Interativamente tecnocenos

22/07/2023

Se preparem nerudas 2ooe0nze... Pois logo logo; daqui algumas décadas, poucas pessoas, pelo menos nas grandes megacidades, lembrarão detalhes expressivos dos cotidianos antes dos surgimentos e disseminações das internets. A não ser que buscas nos mecanismos... Sejam, em suma... Interativamente digitadas, faladas e quem sabe pensadas por quantidades powers de curiosos em buscas por histórias dos desenvolvimentos tecnocenos...

Nesses grandes cérebros interconectados. Por exemplo... Alguém lembra como eram artes dialogais antes das disseminações das redes e outras plataformas de comunicações? Como eram compartilhamentos e coexistências com espécies em seus reinos animais, vegetais, minerais, tribais, etc., que sucumbiram em nomes e benefícios dos desenvolvimentos industriais? Das expansões das fronteiras agrícolas? Enfim... De como aconteciam transmissões de bens e tradições antes dos estabelecimentos massivos das culturas digitais?

Logo logo outras diversas, desiguais e discrepantes paisagens inteiras desaparecerão das memorabílias corpônicas de eugenias bosquejadas que somos em sem fins períodos tecnocenos. Deliberando duplipensões das biografias dos corpos demasiadamente humanos... Tecnicamente potencializados... Que serão digitados, falados e quem sabe pensados com outras diversas, desiguais e discrepantes chaves hermenêuticas. Dessa forma, arquétipos e práticas de compreensões e modelagens de nós mesmos em mais powers de-eus mesmos... Serão orientados de acordo com instruções das representações teatrais pescadas nas redes e armazenadas nas nuvens.

Ou seja... Não confortos cognitivos não mais powerficados em intimidades cuidadosas e constantemente cultivadas. Nunca foi fácil analisar e descrever proeminências e devires das transformações que nos são em contemporaneidades. Pois embora consequências sejam duradouras... Processos acabam de entrar em quartos crescentes e ainda não estão desvelando todas powerficações em que são capazes. Não podemos saber como tudo funcionará daqui cinquenta anos.

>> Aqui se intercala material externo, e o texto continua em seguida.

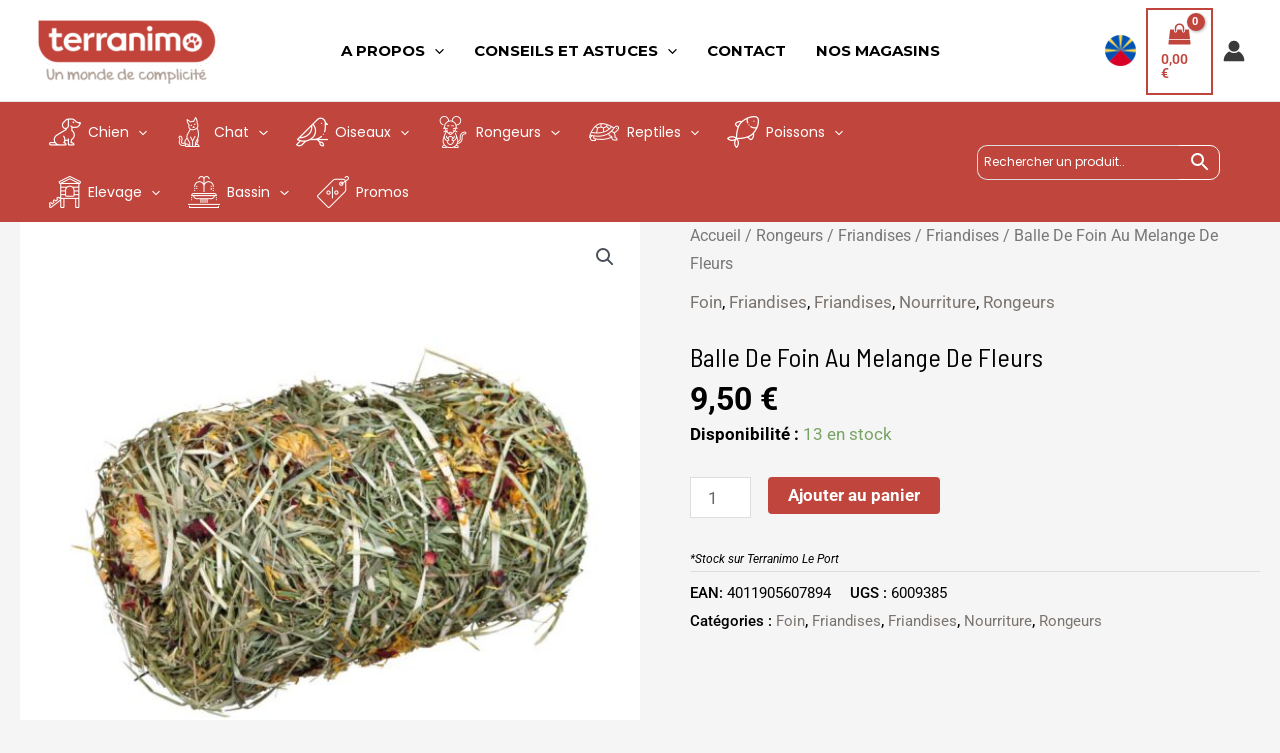

--- FILE ---
content_type: text/css
request_url: https://terranimo.re/wp-content/plugins/woocommerce-gateway-stripe/build/express-checkout.css?ver=a0e514b7395462d51c3d161e4665d566
body_size: -348
content:
#wc-stripe-express-checkout-element iframe{max-width:unset}#wc-stripe-express-checkout-element{margin-bottom:12px;display:flex;gap:10px;flex-wrap:wrap;justify-content:center}#wc-stripe-express-checkout-element>div{flex:1;min-width:260px}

Por outro lado gêmeo das mesmas histórias de substituições geracionais... Aos que estão nas infâncias agora... Bastará lembrar de pesquisar. Imagens à semelhanças das arbitrariedades powers em fantasias caprichosas contemporâneas às revoluções industriais. Que não imaginavam custos que naturezas e trabalhadores teriam à pagar nos futuros por causas das poderosas e deslumbrantes powerficações que brotavam em powerficados tecnocenos powers em acoplamentos.

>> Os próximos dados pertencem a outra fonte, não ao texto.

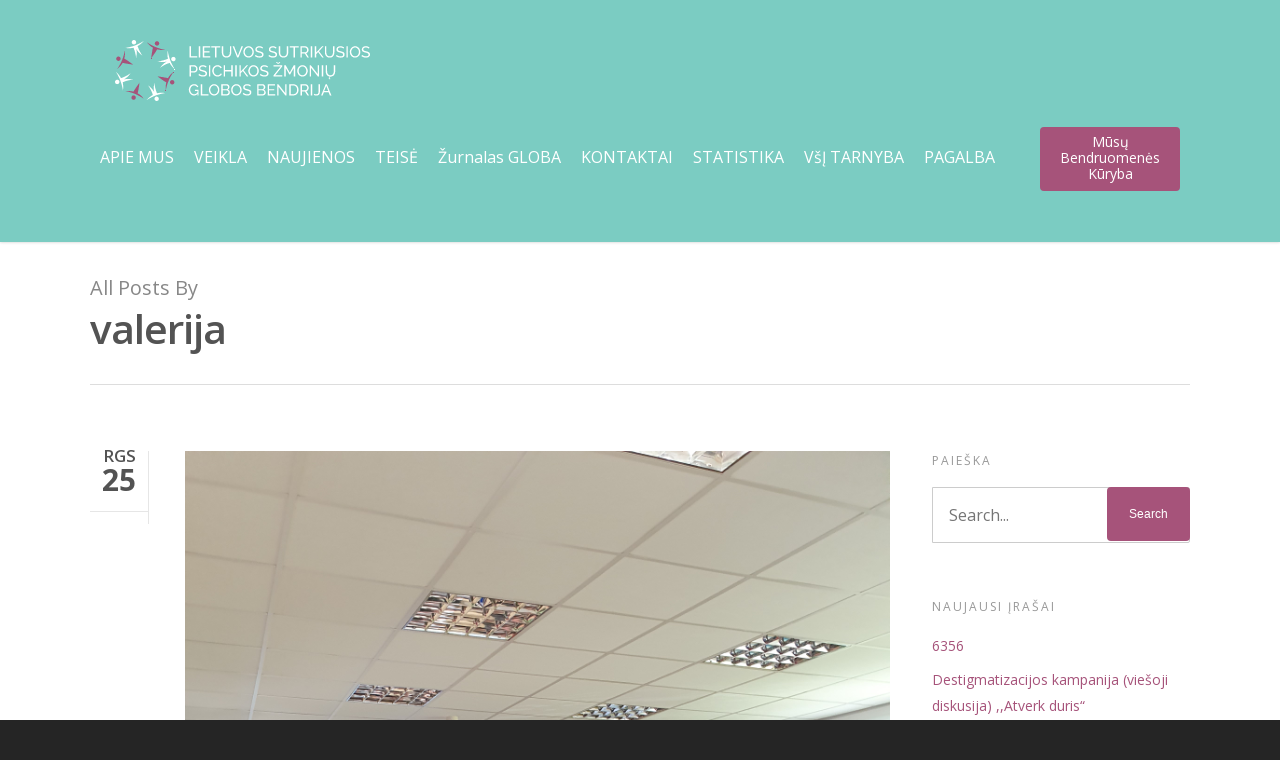

--- FILE ---
content_type: text/css
request_url: https://lspzgb.lt/wp-content/themes/salient-child/style.css?ver=8.0.1
body_size: 836
content:
/*
Theme Name: Salient Child Theme
Theme URI: http: //mysite.com/
Description: This is a custom child theme for Salient
Author: My Name
Author URI: http: //mysite.com/
Template: salient
Version: 0.1
*/

.btn-community {
  width: 160px;
}
header#top nav > ul > li.btn-community > a {
  font-size: 14px;
  line-height: 16px;
  text-align: center;
  margin-top: -12px;
}
body #header-outer.small-nav header#top nav > ul > li.btn-community > a {
  margin-top: -26px;
  bottom: -12px;
}
header#top nav > ul > li[class*="button_solid_color"].btn-community > a:before,
#header-outer.transparent header#top nav > ul > li[class*="button_solid_color"].btn-community > a:before {
  height: 54px;
}
body:not(.ascend) header#top nav >ul.buttons,
body.ascend #header-outer[data-full-width="false"] header#top nav >ul.buttons,
#header-outer[data-format="centered-menu-under-logo"] header#top nav >ul.buttons {
  margin-left: 0;
}

.portfolio-items .col .work-item .work-info a.default-link.gallery.magnific,
.meta-author,
.meta-category,
.nectar-love-wrap,
#project-meta,
html .single-post #single-meta {
  display: none !important;
}
.single.single-post .section-title h1 {
  max-width: 100%;
}

.social-help-btn {
  background-color: #a6537a;
  color: white;
  width: 140px;
  cursor: pointer;
  padding: 20px;
  border-radius: 20px 0 0 20px;
  border: none;
  white-space: normal;
  text-align: left;

  position: fixed;
  top: 20%;
  right: 0;
  text-transform: uppercase;
  z-index: 10;
}
.social-help-btn:hover {
  color: #fff;
}
.social-help-btn span {
  font-size: 12px;
  line-height: 16px;
  display: block;
  font-weight: 600;
}
.social-help-btn strong {
  font-size: 20px;
}
#fancybox-content select {
  padding: 10px!important;
  width: 100%;
  border: 0px;
  border-bottom: 1px solid #fff;
  font-family: 'Open Sans';
  font-weight: 400;
  font-size: 12px;
  line-height: 22px;
  color: #555;
  background-color: #efefef;
  box-shadow: 0 1px 2px rgba(0,0,0,0.09) inset !important;
  -moz-box-shadow: 0 1px 2px rgba(0,0,0,0.09) inset !important;
  -webkit-box-shadow: 0 1px 2px rgba(0,0,0,0.09) inset !important;
  -o-box-shadow: 0 1px 2px rgba(0,0,0,0.09) inset !important;
  transition: all 0.2s linear;
  -moz-transition: all 0.2s linear;
  -webkit-transition: all 0.2s linear;
  -o-transition: all 0.2s linear;
}
#fancybox-content input[type="submit"] {
  padding: 12px 20px;
  font-size: 16px;
}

Assim sendo... Facetas ocultas em mutações imperceptíveis não se revelam... Ao contrário; se escondem das compreensões dos que a estão vivenciando in devires diversos, desiguais e discrepantes. Em disruptivas partes de quebra-cabeças cujas peças coexistem em contínuas e mútuas metamorfoses... Em associações dos componentes das misturas se dissociando em adaptabilidades informacionais. Mesmo em mundividências dos que se posicionarão menosprezando tudo.

Enfim... Dizendo que capitalismos devoram sem piedades. Imagens à semelhanças dos que assim são em hermenêuticas das dolorosas heranças pós grandes guerras geopolíticas passadas... Que de apartamentos envoltos em ares condicionados digitam em aplicativos nas plataformas... Que sem eventos bélicos passados; futuros seriam mais dignos. Questões que ficam se assemelham à esta: 'O que seriam das tecnosferas dos que excomungam sem legados tecnológicos powerficados nos períodos sangrentos passados?'.